Texto del documento:
_ _ _ _ _

Con sus declaraciones, el exmandatario presentó el reconocimiento como una ruptura entre la nueva posición oficial de Colombia y la visión que, según él, ha predominado en el país y en la comunidad internacional. También acusó a Israel de haber influido en las recientes elecciones presidenciales colombianas y de haber sustituido el voto popular por algoritmos; esa afirmación aparece en las informaciones citadas como una acusación de Petro, no como un hecho establecido de forma independiente.
La decisión fue anunciada por el Gobierno del presidente Abelardo de la Espriella el 10 de agosto de 2026. La Cancillería colombiana declaró que reconocía la soberanía israelí sobre los Altos del Golán y el derecho de Israel a protegerse frente a amenazas externas.
El anuncio llegó pocos días después de la toma de posesión de De la Espriella, el 7 de agosto, y confirmó su intención de reconstruir y fortalecer las relaciones con Israel. De este modo, Colombia pasó a ser el segundo país identificado en las informaciones disponibles —después de Estados Unidos— que reconoce formalmente la soberanía israelí sobre el territorio.
Los Altos del Golán fueron capturados por Israel a Siria en 1967. Israel proclamó su anexión en 1981, pero la posición predominante a escala internacional ha seguido considerando el territorio como sirio y ocupado.
La reacción fue inmediata y marcadamente negativa en Siria, Egipto y otros países árabes, mientras que Israel recibió el anuncio con satisfacción.
El resultado es un claro quiebre diplomático: Israel ve el anuncio como un respaldo estratégico, mientras Siria, Egipto y otros Gobiernos árabes lo rechazan de manera frontal.

_ _ _ _ _

Listado mostrado:

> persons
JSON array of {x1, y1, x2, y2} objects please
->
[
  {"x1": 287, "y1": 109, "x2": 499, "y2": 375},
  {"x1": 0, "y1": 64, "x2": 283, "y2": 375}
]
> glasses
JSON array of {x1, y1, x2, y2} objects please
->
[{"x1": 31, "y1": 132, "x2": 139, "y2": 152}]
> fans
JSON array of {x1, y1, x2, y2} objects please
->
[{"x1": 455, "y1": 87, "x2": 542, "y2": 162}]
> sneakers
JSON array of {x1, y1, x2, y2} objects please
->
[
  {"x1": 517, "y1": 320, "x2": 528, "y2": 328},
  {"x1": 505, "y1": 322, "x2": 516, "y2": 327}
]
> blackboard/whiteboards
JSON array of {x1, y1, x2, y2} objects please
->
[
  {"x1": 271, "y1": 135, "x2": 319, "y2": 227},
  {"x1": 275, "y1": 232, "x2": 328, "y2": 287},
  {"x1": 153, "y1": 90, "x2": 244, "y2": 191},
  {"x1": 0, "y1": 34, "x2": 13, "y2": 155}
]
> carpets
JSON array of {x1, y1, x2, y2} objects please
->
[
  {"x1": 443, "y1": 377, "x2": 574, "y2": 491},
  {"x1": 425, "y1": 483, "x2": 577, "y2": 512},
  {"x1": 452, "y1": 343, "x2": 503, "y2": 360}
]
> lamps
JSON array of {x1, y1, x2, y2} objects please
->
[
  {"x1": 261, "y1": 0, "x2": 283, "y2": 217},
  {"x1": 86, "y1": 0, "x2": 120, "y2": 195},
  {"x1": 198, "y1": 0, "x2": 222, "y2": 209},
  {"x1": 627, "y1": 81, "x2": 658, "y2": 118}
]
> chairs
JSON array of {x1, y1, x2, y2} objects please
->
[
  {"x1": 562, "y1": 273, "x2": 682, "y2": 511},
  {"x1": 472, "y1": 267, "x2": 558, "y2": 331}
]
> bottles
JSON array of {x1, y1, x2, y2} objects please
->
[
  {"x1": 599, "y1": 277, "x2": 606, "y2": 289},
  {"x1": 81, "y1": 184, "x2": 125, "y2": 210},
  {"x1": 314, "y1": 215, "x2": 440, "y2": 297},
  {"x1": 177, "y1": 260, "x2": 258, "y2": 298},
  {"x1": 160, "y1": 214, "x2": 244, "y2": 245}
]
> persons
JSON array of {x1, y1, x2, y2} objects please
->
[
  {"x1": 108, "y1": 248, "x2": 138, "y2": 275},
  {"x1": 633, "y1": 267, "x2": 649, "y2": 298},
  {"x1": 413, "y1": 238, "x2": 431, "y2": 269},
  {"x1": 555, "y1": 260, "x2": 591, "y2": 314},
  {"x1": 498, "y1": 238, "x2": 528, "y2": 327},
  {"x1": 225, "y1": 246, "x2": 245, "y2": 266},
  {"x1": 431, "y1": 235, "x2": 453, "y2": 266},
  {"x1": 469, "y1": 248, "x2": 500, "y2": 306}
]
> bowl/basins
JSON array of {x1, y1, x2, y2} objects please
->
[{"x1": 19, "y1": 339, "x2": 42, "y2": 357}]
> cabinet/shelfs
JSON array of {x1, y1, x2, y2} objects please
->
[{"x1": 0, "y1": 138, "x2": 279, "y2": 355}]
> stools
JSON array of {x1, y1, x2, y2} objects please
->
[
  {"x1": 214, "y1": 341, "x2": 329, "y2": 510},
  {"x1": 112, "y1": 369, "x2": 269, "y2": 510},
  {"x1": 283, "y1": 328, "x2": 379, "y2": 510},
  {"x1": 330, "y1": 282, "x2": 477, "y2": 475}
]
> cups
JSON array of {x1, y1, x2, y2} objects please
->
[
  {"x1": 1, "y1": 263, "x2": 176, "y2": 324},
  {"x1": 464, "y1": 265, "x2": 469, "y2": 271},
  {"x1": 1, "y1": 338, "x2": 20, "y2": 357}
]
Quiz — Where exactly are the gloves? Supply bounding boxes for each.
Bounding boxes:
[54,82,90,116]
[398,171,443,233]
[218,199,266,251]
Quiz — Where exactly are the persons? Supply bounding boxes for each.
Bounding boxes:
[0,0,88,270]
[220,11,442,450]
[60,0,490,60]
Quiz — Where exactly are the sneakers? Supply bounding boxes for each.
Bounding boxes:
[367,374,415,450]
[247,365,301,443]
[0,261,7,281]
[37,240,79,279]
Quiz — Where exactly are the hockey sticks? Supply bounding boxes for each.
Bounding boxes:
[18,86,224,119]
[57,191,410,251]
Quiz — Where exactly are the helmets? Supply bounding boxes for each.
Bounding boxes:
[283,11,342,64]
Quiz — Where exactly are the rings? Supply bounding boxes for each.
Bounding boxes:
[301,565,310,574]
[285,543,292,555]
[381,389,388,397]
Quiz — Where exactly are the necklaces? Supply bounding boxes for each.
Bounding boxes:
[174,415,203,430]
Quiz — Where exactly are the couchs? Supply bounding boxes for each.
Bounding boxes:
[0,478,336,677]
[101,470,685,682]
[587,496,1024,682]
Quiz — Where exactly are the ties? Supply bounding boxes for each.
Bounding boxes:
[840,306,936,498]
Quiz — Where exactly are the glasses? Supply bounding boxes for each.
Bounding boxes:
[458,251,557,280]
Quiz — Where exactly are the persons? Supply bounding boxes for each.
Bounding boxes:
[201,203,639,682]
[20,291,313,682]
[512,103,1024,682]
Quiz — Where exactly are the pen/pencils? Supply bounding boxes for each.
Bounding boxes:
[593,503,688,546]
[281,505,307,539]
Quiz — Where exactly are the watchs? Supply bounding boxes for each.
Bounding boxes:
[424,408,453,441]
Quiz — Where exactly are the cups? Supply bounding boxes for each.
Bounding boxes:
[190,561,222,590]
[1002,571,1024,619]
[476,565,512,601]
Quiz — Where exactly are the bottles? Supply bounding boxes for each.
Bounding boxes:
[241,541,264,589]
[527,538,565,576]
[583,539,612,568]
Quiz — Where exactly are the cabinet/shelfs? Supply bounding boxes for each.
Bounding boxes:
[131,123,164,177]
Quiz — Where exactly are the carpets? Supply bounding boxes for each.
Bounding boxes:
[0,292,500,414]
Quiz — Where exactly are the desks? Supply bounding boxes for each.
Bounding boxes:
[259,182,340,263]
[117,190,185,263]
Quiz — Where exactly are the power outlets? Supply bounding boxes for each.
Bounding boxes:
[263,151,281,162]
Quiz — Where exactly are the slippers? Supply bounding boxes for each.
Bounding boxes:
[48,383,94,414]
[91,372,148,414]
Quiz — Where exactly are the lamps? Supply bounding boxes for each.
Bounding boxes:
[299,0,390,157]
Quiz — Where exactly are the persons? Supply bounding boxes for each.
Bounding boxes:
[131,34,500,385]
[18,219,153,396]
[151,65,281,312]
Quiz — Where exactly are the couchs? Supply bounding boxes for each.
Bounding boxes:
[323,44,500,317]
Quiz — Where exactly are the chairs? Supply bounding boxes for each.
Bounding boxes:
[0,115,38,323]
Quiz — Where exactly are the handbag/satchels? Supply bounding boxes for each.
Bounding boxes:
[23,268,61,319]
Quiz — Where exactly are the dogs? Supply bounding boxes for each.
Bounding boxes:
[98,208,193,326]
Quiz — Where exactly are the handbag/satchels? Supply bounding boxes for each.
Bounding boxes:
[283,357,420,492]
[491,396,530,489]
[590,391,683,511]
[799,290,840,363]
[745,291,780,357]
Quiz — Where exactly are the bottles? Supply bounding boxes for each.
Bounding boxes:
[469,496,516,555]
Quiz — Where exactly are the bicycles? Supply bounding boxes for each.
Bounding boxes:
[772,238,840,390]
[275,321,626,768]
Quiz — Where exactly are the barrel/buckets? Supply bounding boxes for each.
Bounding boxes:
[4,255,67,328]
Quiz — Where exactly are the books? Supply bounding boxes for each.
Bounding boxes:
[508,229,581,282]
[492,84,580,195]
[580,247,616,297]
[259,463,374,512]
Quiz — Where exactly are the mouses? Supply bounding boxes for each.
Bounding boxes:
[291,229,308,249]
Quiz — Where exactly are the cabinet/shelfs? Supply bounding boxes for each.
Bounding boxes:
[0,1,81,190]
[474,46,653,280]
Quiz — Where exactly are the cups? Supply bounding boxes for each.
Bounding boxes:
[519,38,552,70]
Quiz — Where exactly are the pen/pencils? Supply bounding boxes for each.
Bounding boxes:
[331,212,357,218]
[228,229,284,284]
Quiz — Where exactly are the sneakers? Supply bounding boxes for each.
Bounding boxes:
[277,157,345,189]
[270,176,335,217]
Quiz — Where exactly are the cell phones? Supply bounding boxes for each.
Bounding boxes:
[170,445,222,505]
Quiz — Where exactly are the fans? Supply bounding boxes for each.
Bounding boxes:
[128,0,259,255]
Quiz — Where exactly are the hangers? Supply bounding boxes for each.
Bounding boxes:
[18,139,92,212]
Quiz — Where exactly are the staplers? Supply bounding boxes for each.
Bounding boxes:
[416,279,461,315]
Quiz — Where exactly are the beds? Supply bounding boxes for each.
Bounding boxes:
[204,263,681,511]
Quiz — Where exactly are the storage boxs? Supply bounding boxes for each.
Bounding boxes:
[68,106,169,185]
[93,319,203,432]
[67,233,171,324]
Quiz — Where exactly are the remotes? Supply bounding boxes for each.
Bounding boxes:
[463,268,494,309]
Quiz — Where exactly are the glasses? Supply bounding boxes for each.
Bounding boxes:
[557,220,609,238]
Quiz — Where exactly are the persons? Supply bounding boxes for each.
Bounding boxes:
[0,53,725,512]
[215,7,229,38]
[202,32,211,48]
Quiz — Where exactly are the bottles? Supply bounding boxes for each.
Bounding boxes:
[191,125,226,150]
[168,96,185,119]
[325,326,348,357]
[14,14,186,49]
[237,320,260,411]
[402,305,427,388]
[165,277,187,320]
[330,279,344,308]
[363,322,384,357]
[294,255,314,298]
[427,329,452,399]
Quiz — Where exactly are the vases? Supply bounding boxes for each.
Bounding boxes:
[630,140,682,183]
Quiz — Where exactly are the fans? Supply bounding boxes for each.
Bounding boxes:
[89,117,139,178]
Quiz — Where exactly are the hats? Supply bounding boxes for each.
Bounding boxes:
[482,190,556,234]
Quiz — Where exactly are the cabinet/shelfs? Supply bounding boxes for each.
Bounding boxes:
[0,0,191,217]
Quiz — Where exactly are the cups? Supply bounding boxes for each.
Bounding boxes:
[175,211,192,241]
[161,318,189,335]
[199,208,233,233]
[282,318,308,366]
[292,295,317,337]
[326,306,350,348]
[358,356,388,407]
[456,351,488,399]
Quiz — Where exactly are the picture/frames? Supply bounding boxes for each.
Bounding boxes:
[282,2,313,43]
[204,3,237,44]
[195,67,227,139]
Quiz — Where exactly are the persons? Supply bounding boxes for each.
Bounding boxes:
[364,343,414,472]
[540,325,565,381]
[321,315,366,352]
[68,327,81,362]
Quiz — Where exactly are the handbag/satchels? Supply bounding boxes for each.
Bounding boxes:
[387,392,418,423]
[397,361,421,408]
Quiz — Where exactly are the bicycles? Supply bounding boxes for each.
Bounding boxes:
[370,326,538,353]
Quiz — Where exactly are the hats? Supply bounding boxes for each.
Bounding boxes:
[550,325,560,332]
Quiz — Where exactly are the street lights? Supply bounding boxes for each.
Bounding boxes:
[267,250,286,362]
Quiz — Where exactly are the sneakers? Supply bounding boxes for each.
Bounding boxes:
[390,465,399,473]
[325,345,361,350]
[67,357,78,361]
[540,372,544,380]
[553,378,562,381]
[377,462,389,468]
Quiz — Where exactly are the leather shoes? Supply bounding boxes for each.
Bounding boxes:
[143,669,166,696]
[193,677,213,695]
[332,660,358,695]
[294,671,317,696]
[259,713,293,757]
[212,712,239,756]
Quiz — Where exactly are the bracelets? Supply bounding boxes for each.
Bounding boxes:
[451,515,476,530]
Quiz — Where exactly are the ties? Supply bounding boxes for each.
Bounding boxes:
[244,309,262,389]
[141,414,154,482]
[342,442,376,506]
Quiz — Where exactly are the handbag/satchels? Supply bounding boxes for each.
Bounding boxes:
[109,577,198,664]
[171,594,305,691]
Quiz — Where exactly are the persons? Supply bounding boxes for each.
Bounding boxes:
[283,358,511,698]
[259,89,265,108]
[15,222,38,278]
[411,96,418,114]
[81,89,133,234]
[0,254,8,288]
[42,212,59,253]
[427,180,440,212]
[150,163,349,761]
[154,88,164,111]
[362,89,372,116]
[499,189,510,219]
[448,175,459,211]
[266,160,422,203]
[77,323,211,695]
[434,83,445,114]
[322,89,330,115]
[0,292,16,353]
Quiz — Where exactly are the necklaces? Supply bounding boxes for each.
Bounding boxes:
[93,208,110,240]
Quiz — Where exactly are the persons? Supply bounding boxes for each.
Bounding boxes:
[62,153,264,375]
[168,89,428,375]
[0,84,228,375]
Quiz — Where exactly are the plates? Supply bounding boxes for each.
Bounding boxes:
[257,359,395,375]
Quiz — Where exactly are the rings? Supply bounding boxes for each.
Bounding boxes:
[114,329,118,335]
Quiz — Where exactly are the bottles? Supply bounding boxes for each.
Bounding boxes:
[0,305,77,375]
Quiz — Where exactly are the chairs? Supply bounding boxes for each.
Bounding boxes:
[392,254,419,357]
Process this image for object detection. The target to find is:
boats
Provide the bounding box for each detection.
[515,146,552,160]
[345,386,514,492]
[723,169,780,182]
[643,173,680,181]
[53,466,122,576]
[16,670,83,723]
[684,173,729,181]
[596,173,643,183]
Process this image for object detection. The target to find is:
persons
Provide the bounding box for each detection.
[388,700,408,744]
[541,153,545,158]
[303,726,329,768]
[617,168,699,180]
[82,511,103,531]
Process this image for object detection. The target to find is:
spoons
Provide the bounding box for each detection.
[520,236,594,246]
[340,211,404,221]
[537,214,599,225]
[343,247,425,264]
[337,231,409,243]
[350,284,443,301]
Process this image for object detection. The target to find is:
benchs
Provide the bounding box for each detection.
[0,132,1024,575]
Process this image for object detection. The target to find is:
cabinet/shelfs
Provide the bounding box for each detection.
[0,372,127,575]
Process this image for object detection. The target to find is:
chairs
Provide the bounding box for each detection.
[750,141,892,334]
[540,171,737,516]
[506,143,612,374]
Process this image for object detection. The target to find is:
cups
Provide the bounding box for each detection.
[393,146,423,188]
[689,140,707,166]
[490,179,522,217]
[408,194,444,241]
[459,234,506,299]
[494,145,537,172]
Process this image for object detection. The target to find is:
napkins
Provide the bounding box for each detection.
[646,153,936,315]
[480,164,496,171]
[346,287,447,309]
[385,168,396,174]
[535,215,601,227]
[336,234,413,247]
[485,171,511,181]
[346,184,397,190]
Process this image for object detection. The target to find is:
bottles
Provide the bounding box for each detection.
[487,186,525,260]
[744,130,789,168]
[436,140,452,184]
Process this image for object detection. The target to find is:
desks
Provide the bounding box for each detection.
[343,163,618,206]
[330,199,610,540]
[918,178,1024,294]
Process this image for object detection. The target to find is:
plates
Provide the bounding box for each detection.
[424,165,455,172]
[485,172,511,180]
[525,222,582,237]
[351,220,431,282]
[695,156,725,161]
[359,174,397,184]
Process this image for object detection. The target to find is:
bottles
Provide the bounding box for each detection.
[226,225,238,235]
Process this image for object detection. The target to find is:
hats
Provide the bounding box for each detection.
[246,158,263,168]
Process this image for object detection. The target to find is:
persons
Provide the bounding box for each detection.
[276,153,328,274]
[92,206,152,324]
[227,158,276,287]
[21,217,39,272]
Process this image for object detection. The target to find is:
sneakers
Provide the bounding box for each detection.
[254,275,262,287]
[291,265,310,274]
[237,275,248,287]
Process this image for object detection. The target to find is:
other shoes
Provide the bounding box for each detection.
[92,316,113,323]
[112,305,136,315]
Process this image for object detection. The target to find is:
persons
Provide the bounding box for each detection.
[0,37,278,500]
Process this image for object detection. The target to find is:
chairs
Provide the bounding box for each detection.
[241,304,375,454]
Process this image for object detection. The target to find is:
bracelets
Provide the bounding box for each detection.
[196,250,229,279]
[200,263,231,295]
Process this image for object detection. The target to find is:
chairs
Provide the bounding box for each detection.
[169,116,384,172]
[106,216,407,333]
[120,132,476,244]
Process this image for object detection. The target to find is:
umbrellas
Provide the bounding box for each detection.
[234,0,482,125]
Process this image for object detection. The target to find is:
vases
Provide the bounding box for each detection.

_ _ _ _ _

Tarea 1:
Devuelva, copiado al pie de la letra, todo el texto sobre los Altos del Golán desde "Con sus declaraciones, el" hasta "de forma independiente.".
Tarea 2:
Reanude el texto sobre el reconocimiento colombiano de la soberanía israelí en los Altos del Golán a partir del punto en que termina.

Resultado 1:
Con sus declaraciones, el exmandatario presentó el reconocimiento como una ruptura entre la nueva posición oficial de Colombia y la visión que, según él, ha predominado en el país y en la comunidad internacional. También acusó a Israel de haber influido en las recientes elecciones presidenciales colombianas y de haber sustituido el voto popular por algoritmos; esa afirmación aparece en las informaciones citadas como una acusación de Petro, no como un hecho establecido de forma independiente.

Resultado 2:
El reconocimiento revierte varios elementos centrales de la política exterior de Petro. Durante su presidencia, Colombia rompió relaciones diplomáticas con Israel en 2024 y ordenó la apertura de una misión diplomática en Ramala, en medidas que reflejaban una mayor cercanía con la causa palestina.
El Gobierno de De la Espriella ha tomado el camino contrario: busca recomponer los vínculos con Israel y adopta su posición sobre los Altos del Golán. Por eso, la decisión no es únicamente una declaración sobre soberanía territorial; también funciona como una de las primeras señales de un cambio más amplio en la orientación internacional de Colombia.
La disculpa de Petro subraya la dimensión política de ese cambio. Aunque el nuevo Gobierno es ahora quien habla oficialmente en nombre de Colombia, el exmandatario sostiene que su postura sobre el Golán no representa la visión histórica de los colombianos ni la política exterior que él defendió durante su mandato.